* _TASK SET_
A - In the Azure deployment variable reference, how many nodes should `default_node_pool_min_count` be set to for production?
B - Resume the Azure deployment variable reference after its `default_node_pool_min_count` row, adding further variable rows in the same format.

* _SELECTED EXCERPT_
K8s ClusterIP	`10.0.64.0/20`	K8s service IPs (not in VNet)
K8s DNS	`10.0.64.10`	CoreDNS service IP

Variable Reference

Variable	Default	Description
`subscription_id`	—	Azure subscription ID (required)
`location`	`eastus`	Azure region
`identifier`	`""`	Suffix appended to all resource names (e.g. `-prod`, `-dev-dz`). Must start with a hyphen or be empty. Internal hyphens allowed.
`environment`	`dev`	Environment tag on all resources
`owner`	`""`	Owner tag applied to all resources
`cost_center`	`""`	Cost center tag for billing attribution
`postgres_source`	`external`	`external` = Azure DB for PostgreSQL (private VNet). `in-cluster` = Helm chart manages its own Postgres pod (dev/demo only).
`redis_source`	`external`	`external` = Azure Cache for Redis (private VNet). `in-cluster` = Helm chart manages its own Redis pod (dev/demo only).
`clickhouse_source`	`in-cluster`	`in-cluster` = ClickHouse deployed as Helm pod (dev/POC only). `external` = LangChain Managed ClickHouse (recommended for production).
`postgres_admin_username`	`langsmith`	PostgreSQL admin username
`postgres_admin_password`	`""`	PostgreSQL admin password (sensitive). Set via `setup-env.sh`.
`postgres_subnet_address_prefix`	`["10.0.32.0/20"]`	CIDR for the PostgreSQL subnet
`redis_subnet_address_prefix`	`["10.0.48.0/20"]`	CIDR for the Redis subnet
`redis_capacity`	`2`	Redis Cache tier (P2 = 13 GB)
`default_node_pool_vm_size`	`Standard_D8s_v3`	AKS node VM size (8 vCPU, 32 GB). Use Standard_D4s_v3 for light/demo only.
`default_node_pool_min_count`	`1`	Min nodes for the default pool. Set to 3 for production (Pass 2 needs ~14.4 vCPU; 3× D8s_v3 provides 76% headroom).

* _STORED DATA_
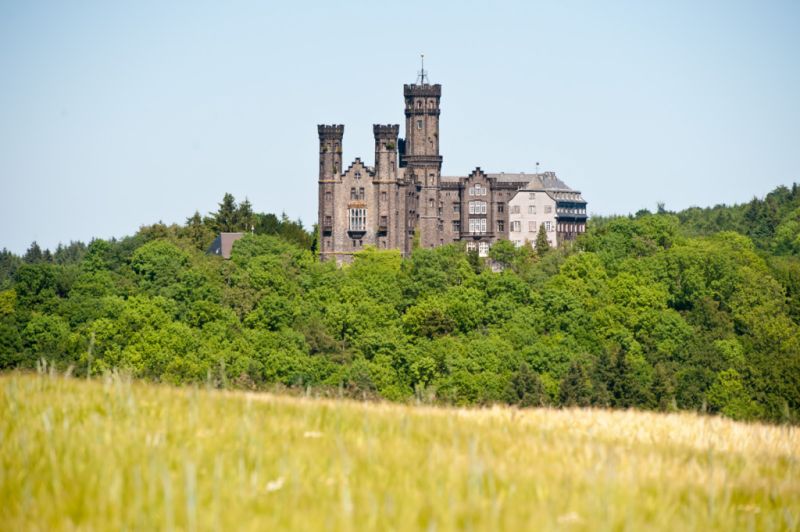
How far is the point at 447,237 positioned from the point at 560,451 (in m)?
139

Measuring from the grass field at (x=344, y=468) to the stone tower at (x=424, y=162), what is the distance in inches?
5135

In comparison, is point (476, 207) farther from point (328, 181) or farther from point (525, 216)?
point (328, 181)

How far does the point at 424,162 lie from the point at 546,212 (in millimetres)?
15890

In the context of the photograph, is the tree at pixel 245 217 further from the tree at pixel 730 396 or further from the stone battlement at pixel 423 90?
the tree at pixel 730 396

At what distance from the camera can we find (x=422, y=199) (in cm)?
15212

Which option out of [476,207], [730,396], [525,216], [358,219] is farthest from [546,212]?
[730,396]

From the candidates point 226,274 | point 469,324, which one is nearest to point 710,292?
point 469,324

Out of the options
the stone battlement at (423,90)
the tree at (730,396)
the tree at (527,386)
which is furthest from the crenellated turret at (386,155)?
the tree at (730,396)

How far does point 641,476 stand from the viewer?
1627 cm

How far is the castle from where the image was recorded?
481ft

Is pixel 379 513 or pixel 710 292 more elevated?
pixel 710 292

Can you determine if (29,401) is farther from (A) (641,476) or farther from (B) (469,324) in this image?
(B) (469,324)

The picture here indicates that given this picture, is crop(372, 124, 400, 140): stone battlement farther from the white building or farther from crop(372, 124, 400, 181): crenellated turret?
the white building

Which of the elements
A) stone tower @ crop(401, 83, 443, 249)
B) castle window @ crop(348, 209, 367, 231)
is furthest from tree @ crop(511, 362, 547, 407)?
stone tower @ crop(401, 83, 443, 249)
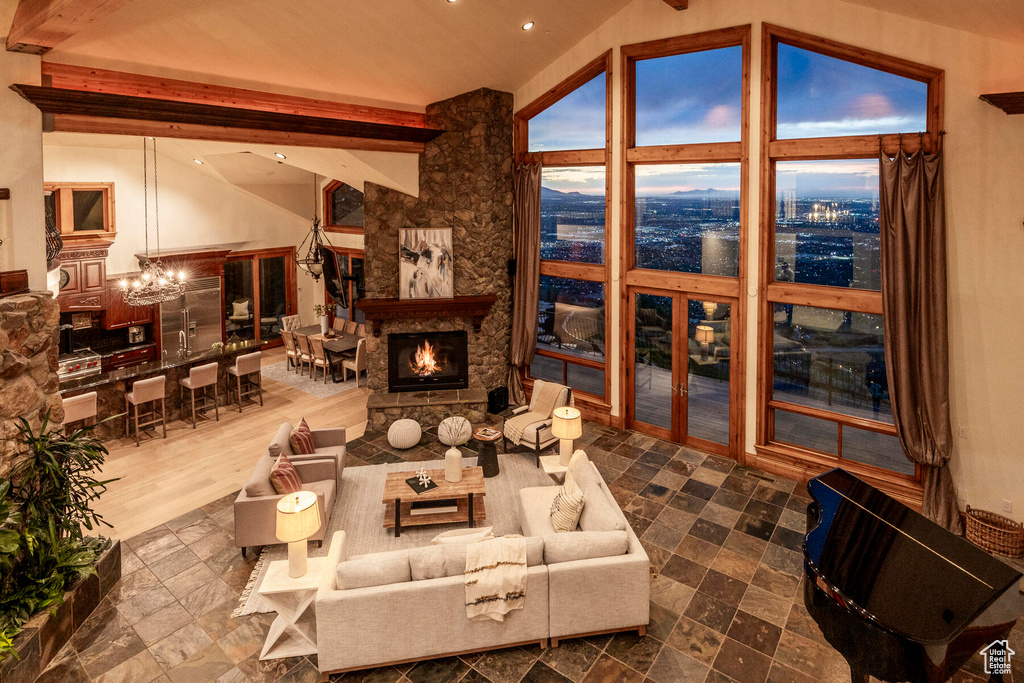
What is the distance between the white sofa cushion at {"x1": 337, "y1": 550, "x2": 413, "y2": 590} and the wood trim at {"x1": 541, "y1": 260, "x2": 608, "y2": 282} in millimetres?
A: 5103

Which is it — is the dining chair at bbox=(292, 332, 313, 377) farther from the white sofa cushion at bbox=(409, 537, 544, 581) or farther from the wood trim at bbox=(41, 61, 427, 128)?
the white sofa cushion at bbox=(409, 537, 544, 581)

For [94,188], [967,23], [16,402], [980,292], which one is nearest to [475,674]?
[16,402]

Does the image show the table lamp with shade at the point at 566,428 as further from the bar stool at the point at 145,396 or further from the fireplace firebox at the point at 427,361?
the bar stool at the point at 145,396

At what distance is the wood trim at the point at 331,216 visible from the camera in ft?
41.1

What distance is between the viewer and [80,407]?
7574mm

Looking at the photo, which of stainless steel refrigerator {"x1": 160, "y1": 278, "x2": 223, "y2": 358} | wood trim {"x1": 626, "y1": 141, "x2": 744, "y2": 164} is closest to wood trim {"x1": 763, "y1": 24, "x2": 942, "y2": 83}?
wood trim {"x1": 626, "y1": 141, "x2": 744, "y2": 164}

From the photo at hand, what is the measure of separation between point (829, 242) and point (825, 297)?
1.94ft

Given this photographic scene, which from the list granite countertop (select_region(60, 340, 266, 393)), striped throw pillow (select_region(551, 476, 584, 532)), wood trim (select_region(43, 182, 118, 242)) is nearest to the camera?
striped throw pillow (select_region(551, 476, 584, 532))

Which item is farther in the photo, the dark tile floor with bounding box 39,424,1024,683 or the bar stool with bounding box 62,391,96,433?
the bar stool with bounding box 62,391,96,433

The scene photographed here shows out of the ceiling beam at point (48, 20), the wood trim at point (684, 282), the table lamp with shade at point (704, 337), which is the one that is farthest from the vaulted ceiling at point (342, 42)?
the table lamp with shade at point (704, 337)

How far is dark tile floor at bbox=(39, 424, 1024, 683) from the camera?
4156 mm

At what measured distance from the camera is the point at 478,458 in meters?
7.34

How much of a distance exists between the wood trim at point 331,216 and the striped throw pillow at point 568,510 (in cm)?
867

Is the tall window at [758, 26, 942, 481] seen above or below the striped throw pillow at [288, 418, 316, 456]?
above
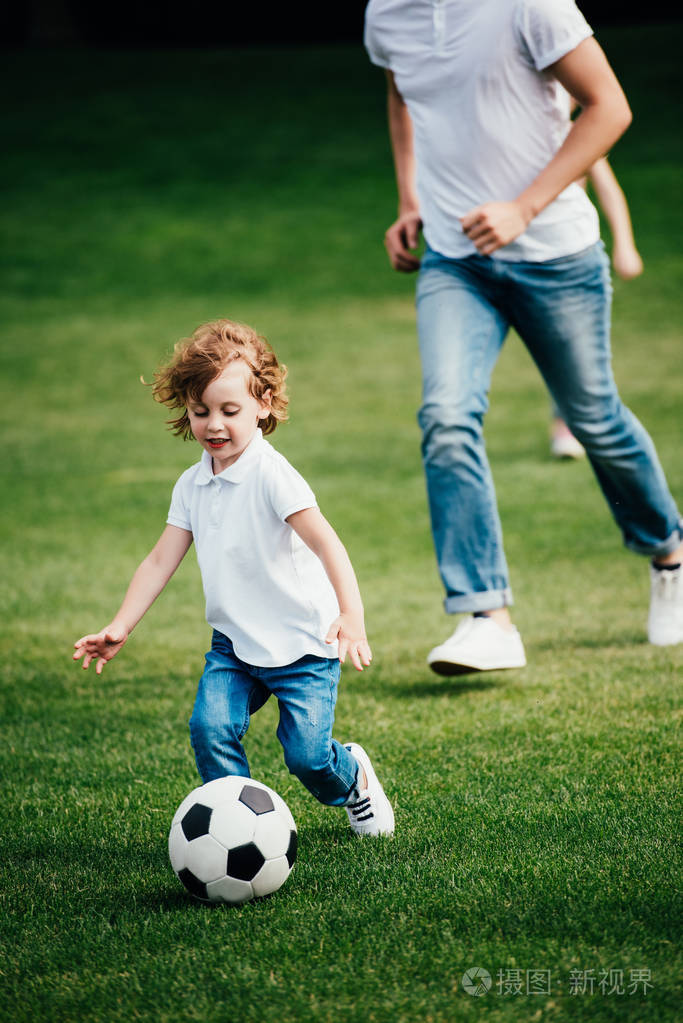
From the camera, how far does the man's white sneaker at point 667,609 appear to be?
15.7 ft

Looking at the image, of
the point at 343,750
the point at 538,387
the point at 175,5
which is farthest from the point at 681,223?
the point at 175,5

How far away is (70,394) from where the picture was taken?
39.9 ft

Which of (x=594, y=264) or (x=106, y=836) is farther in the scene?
(x=594, y=264)

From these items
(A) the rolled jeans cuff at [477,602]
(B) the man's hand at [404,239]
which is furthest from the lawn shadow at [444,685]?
(B) the man's hand at [404,239]

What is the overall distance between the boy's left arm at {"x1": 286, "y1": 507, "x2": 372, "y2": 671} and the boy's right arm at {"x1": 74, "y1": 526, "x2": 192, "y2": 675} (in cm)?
33

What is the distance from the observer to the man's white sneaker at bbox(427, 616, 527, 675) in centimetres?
419

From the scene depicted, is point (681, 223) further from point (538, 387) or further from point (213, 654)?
point (213, 654)

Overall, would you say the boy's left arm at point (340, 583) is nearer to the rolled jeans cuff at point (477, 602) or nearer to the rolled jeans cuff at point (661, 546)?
the rolled jeans cuff at point (477, 602)

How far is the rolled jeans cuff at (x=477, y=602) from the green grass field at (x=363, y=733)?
30cm

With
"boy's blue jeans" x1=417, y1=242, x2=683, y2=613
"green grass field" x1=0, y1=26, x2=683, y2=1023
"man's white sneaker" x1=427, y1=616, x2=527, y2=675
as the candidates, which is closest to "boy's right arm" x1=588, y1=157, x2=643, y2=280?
"green grass field" x1=0, y1=26, x2=683, y2=1023

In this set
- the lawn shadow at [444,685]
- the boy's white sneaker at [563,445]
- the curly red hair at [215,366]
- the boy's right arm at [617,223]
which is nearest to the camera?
the curly red hair at [215,366]

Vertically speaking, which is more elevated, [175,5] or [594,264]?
[175,5]

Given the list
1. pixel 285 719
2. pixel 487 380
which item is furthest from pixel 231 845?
pixel 487 380

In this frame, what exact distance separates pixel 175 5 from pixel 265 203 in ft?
49.5
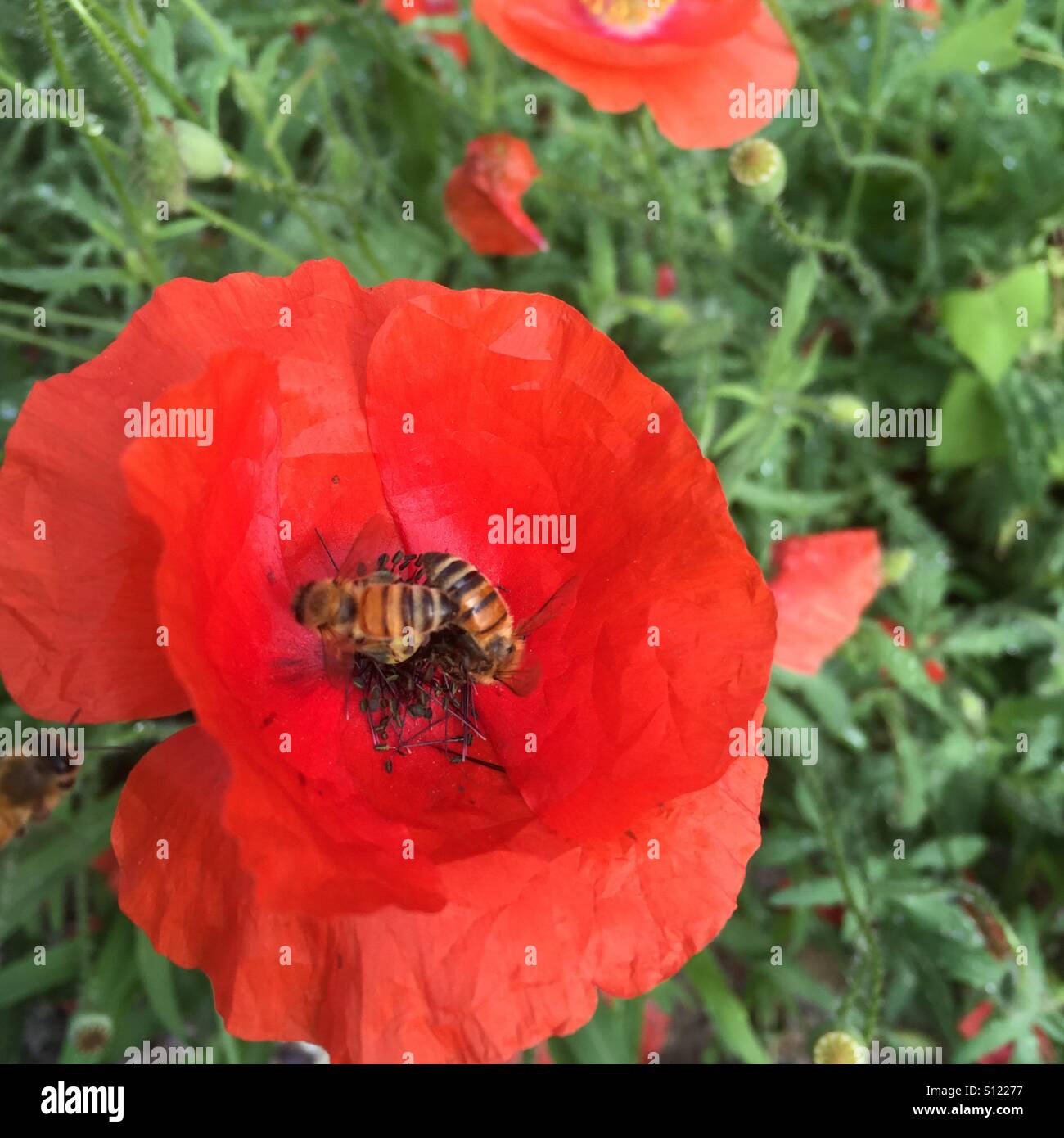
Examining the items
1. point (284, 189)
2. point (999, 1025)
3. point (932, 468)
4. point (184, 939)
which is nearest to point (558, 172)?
point (284, 189)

* _OUTPUTS BY TASK_
A - 3

B -
`default_node_pool_max_count`	`10`	Max nodes for autoscaler. Increase as needed per pass.
`sizing_profile`	`production`	Helm sizing overlay: `minimum` \| `dev` \| `production` \| `production-large`. Read by `init-values.sh` and `deploy.sh` — Terraform ignores this value.
`dns_label`	`""`	Azure Public IP DNS label for the ingress LoadBalancer. Works with nginx, istio, istio-addon, envoy-gateway. Results in `<label>.<region>.cloudapp.azure.com`. Leave empty to skip.
`additional_node_pools`	`large: D16s_v3 0–2`	Extra node pools. Default includes a `large` pool (Standard_D16s_v3, 16 vCPU, 64 GB) scaled to zero when idle. Required for ClickHouse (15 GB RAM request).
`aks_service_cidr`	`10.0.64.0/20`	K8s ClusterIP range — must not overlap the VNet
`aks_dns_service_ip`	`10.0.64.10`	CoreDNS service IP — must be within `aks_service_cidr`
`aks_deletion_protection`	`true`	Prevent accidental AKS cluster deletion. Set `false` for dev/test.
`ingress_controller`	`nginx`	Ingress controller type. `nginx` deploys NGINX via Helm in the `ingress-nginx` namespace.
`langsmith_namespace`	`langsmith`	Kubernetes namespace for LangSmith workloads
`langsmith_release_name`	`langsmith`	Helm release name (used for Workload Identity federated credential subjects)
`langsmith_domain`	`""`	Hostname for LangSmith (e.g. `langsmith.example.com`)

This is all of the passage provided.